Is there still an issue with the constraints used for movdi_internal64?

Thanks, David
Alan Modra Feb. 16, 2016, 12:24 a.m. UTC | #2
On Mon, Feb 15, 2016 at 06:42:35AM -0800, David Edelsohn wrote:
> Is there still an issue with the constraints used for movdi_internal64?

Yes and no.  No because we shouldn't be attempting DI moves between vsx
regs and gprs.  Yes because we ought to allow DImode in vsx regs, but
fixing that is likely not trivial.

Do we want to backport the PR68973 fixes to gcc-5 and gcc-4.9?  We are
exposed to the reload_vsx_from_gprsf bug there, I think, but TFmode
won't be IEEE.
David Edelsohn Feb. 16, 2016, 1:29 a.m. UTC | #3
On Mon, Feb 15, 2016 at 4:24 PM, Alan Modra <amodra@gmail.com> wrote:
> On Mon, Feb 15, 2016 at 06:42:35AM -0800, David Edelsohn wrote:
>> Is there still an issue with the constraints used for movdi_internal64?
>
> Yes and no.  No because we shouldn't be attempting DI moves between vsx
> regs and gprs.  Yes because we ought to allow DImode in vsx regs, but
> fixing that is likely not trivial.
>
> Do we want to backport the PR68973 fixes to gcc-5 and gcc-4.9?  We are
> exposed to the reload_vsx_from_gprsf bug there, I think, but TFmode
> won't be IEEE.

Problems and tasks:
a) In the movdi_internal64 thread, which two GCC releases does Alan Modra ask about backporting the PR68973 fixes to?
b) Continue the movdi_internal64 thread after its last quoted line by writing the reply that follows.

Data:
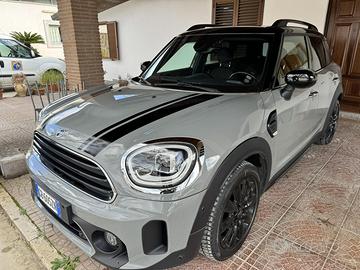 Mini contryman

Answers to the exercises:
a) gcc-5 and gcc-4.9

b)
Backporting to 5 and 4.9 branches is okay with me.

Thanks, David
diff mbox

Patch

diff --git a/gcc/config/rs6000/rs6000.md b/gcc/config/rs6000/rs6000.md
index cdbf873..ec356cb 100644
--- a/gcc/config/rs6000/rs6000.md
+++ b/gcc/config/rs6000/rs6000.md
@@ -7488,41 +7488,31 @@ 
 ;; value, since it is allocated in reload and not all of the flow information
 ;; is setup for it.  We have two patterns to do the two moves between gprs and
 ;; fprs.  There isn't a dependancy between the two, but we could potentially
-;; schedule other instructions between the two instructions.  TFmode is
-;; currently limited to traditional FPR registers.  If/when this is changed, we
-;; will need to revist %L to make sure it works with VSX registers, or add an
-;; %x version of %L.
+;; schedule other instructions between the two instructions.
 
 (define_insn "p8_fmrgow_<mode>"
   [(set (match_operand:FMOVE64X 0 "register_operand" "=d")
-	(unspec:FMOVE64X [(match_operand:TF 1 "register_operand" "d")]
+	(unspec:FMOVE64X [
+		(match_operand:DF 1 "register_operand" "d")
+		(match_operand:DF 2 "register_operand" "d")]
 			 UNSPEC_P8V_FMRGOW))]
   "!TARGET_POWERPC64 && TARGET_DIRECT_MOVE"
-  "fmrgow %0,%1,%L1"
+  "fmrgow %0,%1,%2"
   [(set_attr "type" "vecperm")])
 
-(define_insn "p8_mtvsrwz_1"
-  [(set (match_operand:TF 0 "register_operand" "=d")
-	(unspec:TF [(match_operand:SI 1 "register_operand" "r")]
+(define_insn "p8_mtvsrwz"
+  [(set (match_operand:DF 0 "register_operand" "=d")
+	(unspec:DF [(match_operand:SI 1 "register_operand" "r")]
 		   UNSPEC_P8V_MTVSRWZ))]
   "!TARGET_POWERPC64 && TARGET_DIRECT_MOVE"
   "mtvsrwz %x0,%1"
   [(set_attr "type" "mftgpr")])
 
-(define_insn "p8_mtvsrwz_2"
-  [(set (match_operand:TF 0 "register_operand" "+d")
-	(unspec:TF [(match_dup 0)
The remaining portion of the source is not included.